Neoliberal Hegemonyanın Aracı Kent

1980’ler ile başlayıp 2000’lerde kente müdahaleler ile gücünü ve hızını artıran neoliberal sistem kent formundan, siyasete, bireyin yaşamına, mekânı kullanımına kadar birçok yapıyı değiştirmiştir. Bu değişim aslında yeni değildir. Kentler her daim siyasetin odağında yer almıştır. Neoliberalist dönem için söylenebilecek olan kentin her konumda projelendirilmeye ve yapılaşmaya hazır hale gelmesinden dolayı neoliberalizmin kentleşmesi olarak adlandırılacağıdır.[7] Siyaset ve sermaye güdümlü hegemonyada kent artık ana nesne konumuna gelmiştir. Lefebvre, bu bağlamda mekânı canlı bir varlık ve devletin önsel bir koşulu olarak görür. Mekân, sahip olduğu anlamlarını kullanımına göre kazanır: Toplumsal mekân, piyasa mülkiyet ve üretim ilişkilerinin aracı olan mekân, üstyapının ve teknik bilginin merkezi olarak mekân gibi.[8] Mekânın politika ve ideolojinin stratejik alanı ve temsili olması yeni bir durum değildir. Homojen ya da nesnel olarak görülen mekân bile bir toplumsallığın ve tarihin ürünüdür. Tarihi yazanlar mekânın üretiminde sömüren ve sahip olan sınıftır.[9] Kentin yapılanmasında tüketim faaliyetlerini merkeze alan Castells kent içerisinde bir üretimden bahsetmek için kollektif tüketim mekânları olmalıdır vurgusunu yapar ve konut, ulaşım, sağlık eğitim hepsi birer araçtır, kentte tüketime kolaylık sağlayarak katkıda bulunurlar diye açıklar.[10] Zukin de Castells ile benzer şekilde, tüketim, birey, mekân üzerinden hegemonya tanımlaması geliştirmiştir. Kent yaşamının ekonomik aktiviteleri ve bunun sembolik kültürünü içerdiğini bunun da bir mağazadan ulaşım araçlarına kadar birçok yerde oluşabildiğini ve bireyin yönelimine bakarak tüketime ilişkin alışkanlıklardan yola çıkarak kent kültürü hakkında bilgi sahibi olunabilir görüşünü savunur. Zukin’e göre, ekonomik ve politik güce sahip olan sınıfın kentte kamusal alanlardan, özel ya da kamu olsun hangi yapının hangi mekâna kurulacağına karar verdiğini ama farklı sınıflardan bireylerin hangi alanları kuşatacağı, hangi alanların kısıtlı hangi alanların özgür olacağı açık uçlu ve tartışmalıdır.[11] Harvey, 1980’lerden itibaren kentsel politikaların oluşturulmasında bir parantez açar. Büyüme ve girişimci odaklar olarak tayin edilen müteahhit ve finans sektöründeki spekülatörler kentsel kaynakların proje amaçlı yapılandırılmasından sorumlu olmuşlardır. Sistem mekânsal eşitsizliklere ve geri kalmış mekânlara çözüm üretmektense sermaye sınıfının inisiyatifine bırakılmıştır.[12]

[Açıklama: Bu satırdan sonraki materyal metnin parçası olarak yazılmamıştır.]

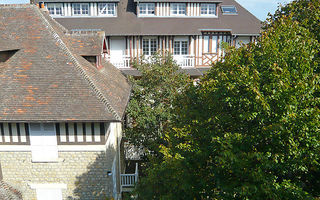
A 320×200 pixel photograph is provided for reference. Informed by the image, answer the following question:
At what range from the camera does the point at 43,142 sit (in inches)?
466

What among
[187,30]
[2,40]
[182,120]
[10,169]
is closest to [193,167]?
[182,120]

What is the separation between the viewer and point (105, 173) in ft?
40.8

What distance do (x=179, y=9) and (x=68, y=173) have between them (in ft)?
63.1

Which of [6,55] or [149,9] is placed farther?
[149,9]

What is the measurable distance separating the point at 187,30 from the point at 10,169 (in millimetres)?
17643

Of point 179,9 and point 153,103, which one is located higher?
point 179,9

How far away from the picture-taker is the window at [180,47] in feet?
85.1

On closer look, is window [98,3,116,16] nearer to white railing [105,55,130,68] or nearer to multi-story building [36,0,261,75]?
multi-story building [36,0,261,75]

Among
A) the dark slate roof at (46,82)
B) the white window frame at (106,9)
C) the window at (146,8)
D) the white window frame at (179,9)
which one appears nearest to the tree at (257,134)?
the dark slate roof at (46,82)

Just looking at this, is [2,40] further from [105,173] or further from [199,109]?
[199,109]

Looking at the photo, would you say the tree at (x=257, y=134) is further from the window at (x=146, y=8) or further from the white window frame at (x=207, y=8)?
the white window frame at (x=207, y=8)

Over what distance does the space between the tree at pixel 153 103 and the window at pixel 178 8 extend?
11.8 metres

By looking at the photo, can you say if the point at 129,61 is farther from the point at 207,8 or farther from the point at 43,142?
the point at 43,142

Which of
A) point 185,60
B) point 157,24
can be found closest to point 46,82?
point 185,60
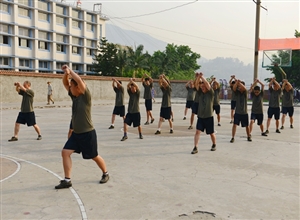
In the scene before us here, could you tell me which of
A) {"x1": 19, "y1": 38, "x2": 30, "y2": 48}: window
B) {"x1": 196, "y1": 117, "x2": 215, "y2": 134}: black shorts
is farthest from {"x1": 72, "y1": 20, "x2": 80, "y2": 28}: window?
{"x1": 196, "y1": 117, "x2": 215, "y2": 134}: black shorts

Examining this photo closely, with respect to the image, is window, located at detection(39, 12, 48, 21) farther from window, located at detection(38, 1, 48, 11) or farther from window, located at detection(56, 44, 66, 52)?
window, located at detection(56, 44, 66, 52)

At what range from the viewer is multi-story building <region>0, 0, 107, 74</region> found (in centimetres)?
5556

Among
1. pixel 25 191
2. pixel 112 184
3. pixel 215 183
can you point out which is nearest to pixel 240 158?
pixel 215 183

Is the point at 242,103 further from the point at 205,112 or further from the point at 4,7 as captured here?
the point at 4,7

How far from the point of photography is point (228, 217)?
4.42 metres

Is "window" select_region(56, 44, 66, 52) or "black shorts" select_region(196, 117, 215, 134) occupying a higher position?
"window" select_region(56, 44, 66, 52)

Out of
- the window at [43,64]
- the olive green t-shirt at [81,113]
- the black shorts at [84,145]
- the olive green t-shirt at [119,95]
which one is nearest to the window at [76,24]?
the window at [43,64]

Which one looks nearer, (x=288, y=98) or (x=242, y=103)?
(x=242, y=103)

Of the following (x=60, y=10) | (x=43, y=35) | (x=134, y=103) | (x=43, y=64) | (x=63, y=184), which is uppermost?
(x=60, y=10)

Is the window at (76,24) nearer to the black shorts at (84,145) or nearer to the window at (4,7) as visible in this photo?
the window at (4,7)

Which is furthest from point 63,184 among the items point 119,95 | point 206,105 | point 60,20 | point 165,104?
point 60,20

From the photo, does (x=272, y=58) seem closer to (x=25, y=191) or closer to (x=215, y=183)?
(x=215, y=183)

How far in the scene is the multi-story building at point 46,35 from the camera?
182 ft

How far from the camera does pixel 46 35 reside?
63219 millimetres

1980 sonrası için devletin rolü daha çok sermaye eksenindeki akışın asayişi üzerine yoğunlaşırken sosyal politika açısından zayıflaması da bireyleri barınmadan istihdama, hatta güvenlik konusuna kadar daha fazla tek başına olduğu bir duruma terk etmiştir. Piyasanın ve kontrolör olarak devletin yönetici ortaklığında ortaya çıkan hegemonya, makroformda bir kent yaşamı dizayn ederken katılım ve haklar açısından kendi haline bırakılan bireyin deneyimleri daha problematik, yıkıcı etkileri içeren bir hale geldiği için psikolojik durumu, hakları, tercihleri ve kentte ayakta kalabilmek için geliştirdiği stratejiler daha detaylı incelenmelidir.

2000 Sonrası Hegemonyanın Farkı: İstanbul’da Kent ve Birey

Hegemonya siyasi mekanizmaların kendi güçlerini meşru hale getirmek ve devamlılıklarını sağlamak için rıza ya da başka yollarla olsun bireylerin ve toplumların üzerinde birçok şekilde hep uygulanmıştır ama 2000 sonrası iktidarının diğer dönemlerden ayıranın ne olduğunun cevabı birey-kent denkleminde yatmaktadır. 2001 ekonomik krizi akabinde tek parti olarak iktidar olan AKP göreve geldiği andan 2010’ların ilk yarısının ortasına kadar kendinden önceki dönemin özellikle ekonomik sözleşmelerine ve formlarına sadık kalmıştır. AKP’nin hegemonyasının toplum üzerinde neden etkili olduğu ise borçlandırma ya da çoğu zaman yerel yönetim organlarıyla gündelik yaşamda ihtiyaçlarını karşılamasına yetecek nakdi ya da ayni destek vermesinde yatmaktadır. Toplumun yoksul ve dışlanan kesiminin bu durumunu sürekli hale getirip hem kendi iktidarını hem de bu kitlelerin durumunu stabil tutmayı toplum mühendisliği ile yapmaktadır. Orta sınıfın durumu da gittikçe karamsarlaşmaktadır ama hiç düzenli geliri olmamış, devletin hiçbir kademesinde görev alarak bulunmamış, toplumun en kırılgan bu kitlesi için durum daha karanlıktır ve bu destek dağıtım sisteminden faydalanmaları kaçınılmazdır.[13]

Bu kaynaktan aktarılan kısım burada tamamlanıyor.